Audio input gst-launch-1.0 rtspsrc camera stream

Good day!
I am looking for help!
I want to talk to rhasspy through a microphone in a wi-fi camera.
What happened:

  1. Install rhasspy in docker on a Raspberry Pi
  2. Get access to rtsp audio stream.
  3. Write the word “test” from the stream to a PCMA file via vlc on a desctop computer.
  4. Recode the file from step 4 to wav via vlc
  5. Configure recognition of the word “test” (in russian language) from the transmitted wav file

That does not work:
Register the command in the Audio input settings.

Tried:
image

gst-launch-1.0
rtspsrc location = rtsp: // login: password@192.168.135.49: 554 / stream2 latency = 0 select-stream = stream_1! filesink location = / dev / stdout

Tried adding:
! rtppcmadepay! alawdec! filesink location = / dev / stdout

messages appear in mqtt, but when trying to recognize it, I get the “TimeOut” error.

What am I doing wrong? I do not understand encodings, format and other sound parameters.

Please post the logfile where you see this TimeOut

[ERROR:2021-07-01 07:29:41,989] rhasspyserver_hermes:
Traceback (most recent call last):
File “/usr/lib/rhasspy/.venv/lib/python3.7/site-packages/quart/app.py”, line 1821, in full_dispatch_request
result = await self.dispatch_request(request_context)
File “/usr/lib/rhasspy/.venv/lib/python3.7/site-packages/quart/app.py”, line 1869, in dispatch_request
return await handler(**request_.view_args)
File “/usr/lib/rhasspy/rhasspy-server-hermes/rhasspyserver_hermes/main.py”, line 936, in api_listen_for_command
async for response in core.publish_wait(handle_intent(), [], message_types):
File “/usr/lib/rhasspy/rhasspy-server-hermes/rhasspyserver_hermes/init.py”, line 994, in publish_wait
result_awaitable, timeout=timeout_seconds
File “/usr/lib/python3.7/asyncio/tasks.py”, line 423, in wait_for
raise futures.TimeoutError()
concurrent.futures._base.TimeoutError
[WARNING:2021-07-01 07:29:11,993] rhasspyserver_hermes: Dialogue management is disabled. ASR will NOT be automatically enabled.
[DEBUG:2021-07-01 07:29:11,992] rhasspyserver_hermes: ← HotwordDetected(model_id=‘default’, model_version=’’, model_type=‘personal’, current_sensitivity=1.0, site_id=‘default’, session_id=None, send_audio_captured=None, lang=None, custom_entities=None)
[DEBUG:2021-07-01 07:29:11,969] rhasspyserver_hermes: Subscribed to hermes/error/nlu
[DEBUG:2021-07-01 07:29:11,968] rhasspyserver_hermes: Waiting for intent (session_id=None)
[DEBUG:2021-07-01 07:29:11,967] rhasspyserver_hermes: Publishing 199 bytes(s) to hermes/hotword/default/detected
[DEBUG:2021-07-01 07:29:11,965] rhasspyserver_hermes: → HotwordDetected(model_id=‘default’, model_version=’’, model_type=‘personal’, current_sensitivity=1.0, site_id=‘default’, session_id=None, send_audio_captured=None, lang=None, custom_entities=None)

────────

# WHAT YOU WILL DO
(1) Based on the log in the camera audio thread, explain why ASR will not be turned on automatically.
(2) In the camera audio thread, what device was rhasspy installed on in docker?
(3) Translate this sentence from the camera audio thread into Spanish: "I want to talk to rhasspy through a microphone in a wi-fi camera."
The entries after this point are separate material, unrelated to the camera audio thread.

────────

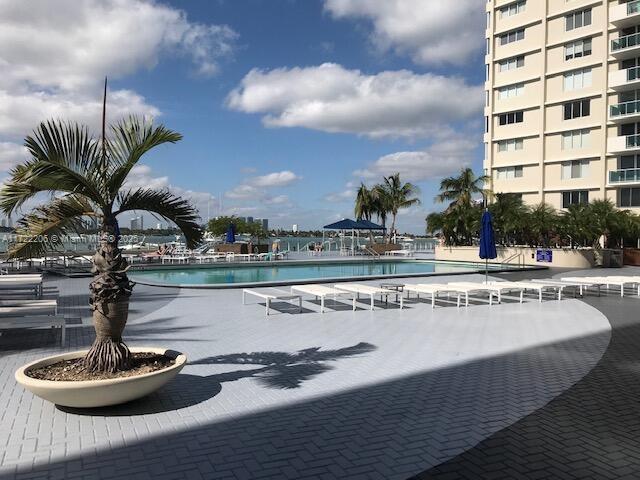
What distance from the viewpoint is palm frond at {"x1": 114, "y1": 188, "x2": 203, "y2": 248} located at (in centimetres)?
646

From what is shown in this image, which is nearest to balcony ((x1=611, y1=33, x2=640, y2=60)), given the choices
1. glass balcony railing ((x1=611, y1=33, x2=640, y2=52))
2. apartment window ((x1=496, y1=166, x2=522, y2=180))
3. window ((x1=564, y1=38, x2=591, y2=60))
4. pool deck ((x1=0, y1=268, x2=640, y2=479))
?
glass balcony railing ((x1=611, y1=33, x2=640, y2=52))

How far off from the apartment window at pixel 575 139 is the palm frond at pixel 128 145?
1531 inches

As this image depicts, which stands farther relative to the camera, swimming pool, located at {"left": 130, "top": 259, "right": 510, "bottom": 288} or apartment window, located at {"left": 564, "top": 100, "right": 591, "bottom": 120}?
apartment window, located at {"left": 564, "top": 100, "right": 591, "bottom": 120}

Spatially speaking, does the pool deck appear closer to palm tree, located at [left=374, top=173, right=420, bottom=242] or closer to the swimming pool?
the swimming pool

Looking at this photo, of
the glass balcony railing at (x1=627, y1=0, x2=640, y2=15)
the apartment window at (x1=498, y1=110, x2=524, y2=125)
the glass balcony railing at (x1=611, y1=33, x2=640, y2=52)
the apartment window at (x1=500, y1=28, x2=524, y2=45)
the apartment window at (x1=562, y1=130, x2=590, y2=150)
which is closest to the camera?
the glass balcony railing at (x1=627, y1=0, x2=640, y2=15)

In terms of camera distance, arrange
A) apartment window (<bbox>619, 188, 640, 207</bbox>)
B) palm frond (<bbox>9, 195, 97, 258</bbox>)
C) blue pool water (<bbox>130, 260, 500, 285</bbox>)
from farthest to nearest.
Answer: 1. apartment window (<bbox>619, 188, 640, 207</bbox>)
2. blue pool water (<bbox>130, 260, 500, 285</bbox>)
3. palm frond (<bbox>9, 195, 97, 258</bbox>)

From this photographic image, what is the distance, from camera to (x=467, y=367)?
24.5ft

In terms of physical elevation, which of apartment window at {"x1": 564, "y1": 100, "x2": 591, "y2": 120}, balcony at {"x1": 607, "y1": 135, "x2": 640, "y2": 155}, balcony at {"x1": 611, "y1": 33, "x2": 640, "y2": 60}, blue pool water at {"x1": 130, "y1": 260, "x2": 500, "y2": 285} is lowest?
blue pool water at {"x1": 130, "y1": 260, "x2": 500, "y2": 285}

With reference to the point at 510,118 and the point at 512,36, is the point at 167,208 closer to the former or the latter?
the point at 510,118

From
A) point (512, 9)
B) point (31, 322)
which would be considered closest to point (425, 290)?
point (31, 322)

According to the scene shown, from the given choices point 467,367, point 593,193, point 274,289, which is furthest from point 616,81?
point 467,367

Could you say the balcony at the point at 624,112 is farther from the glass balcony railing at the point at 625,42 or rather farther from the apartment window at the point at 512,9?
the apartment window at the point at 512,9

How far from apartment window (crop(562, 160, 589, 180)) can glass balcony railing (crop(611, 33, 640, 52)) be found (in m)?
7.85

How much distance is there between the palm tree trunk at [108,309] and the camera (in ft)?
18.4
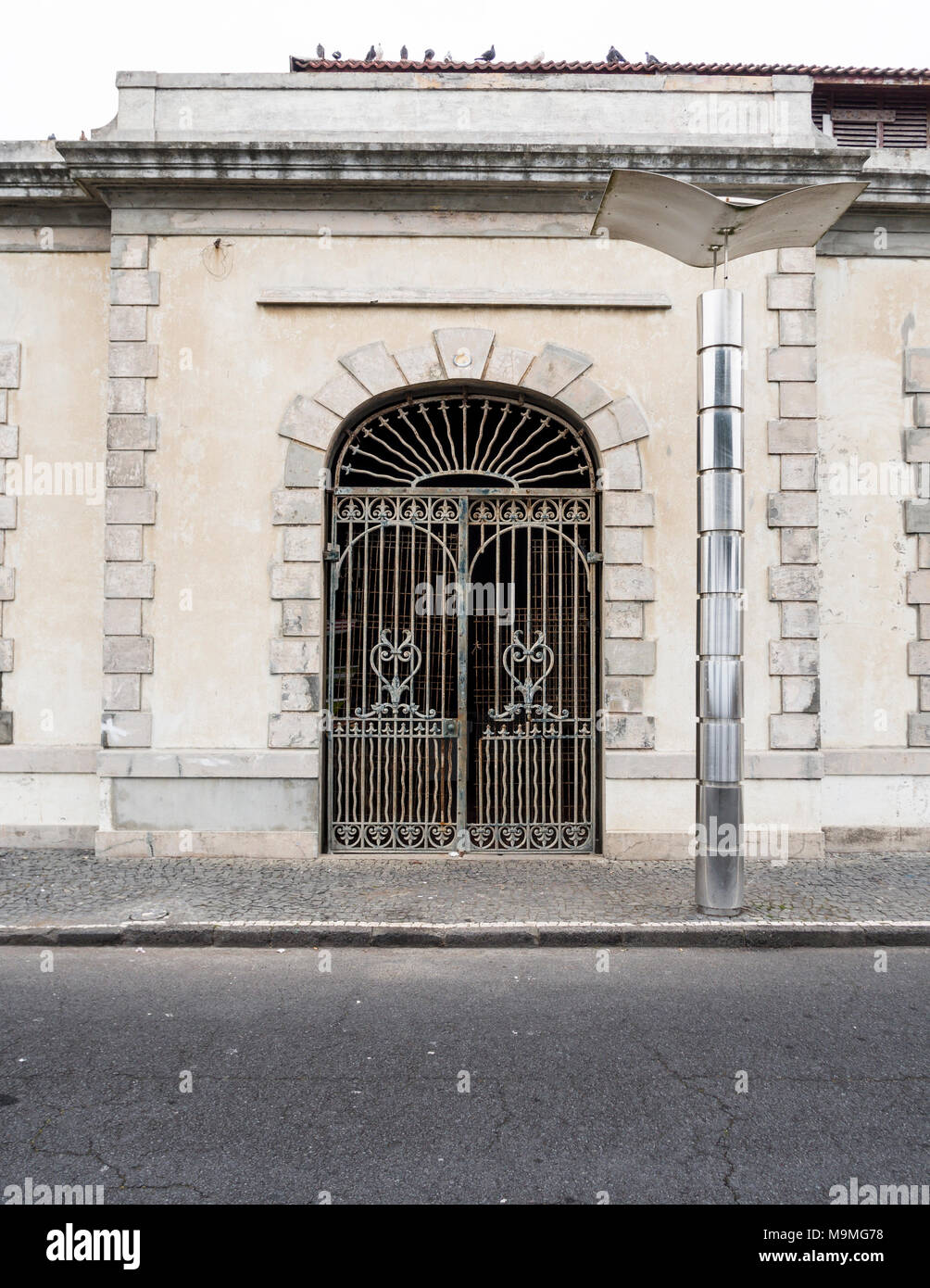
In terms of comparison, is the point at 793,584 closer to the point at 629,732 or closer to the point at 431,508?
the point at 629,732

────────

# RESULTS FOR EACH TASK
(1) The log warns that dialogue management is disabled. Because of this, ASR will not be enabled automatically.

(2) A Raspberry Pi.

(3) Quiero hablar con rhasspy a través de un micrófono en una cámara wifi.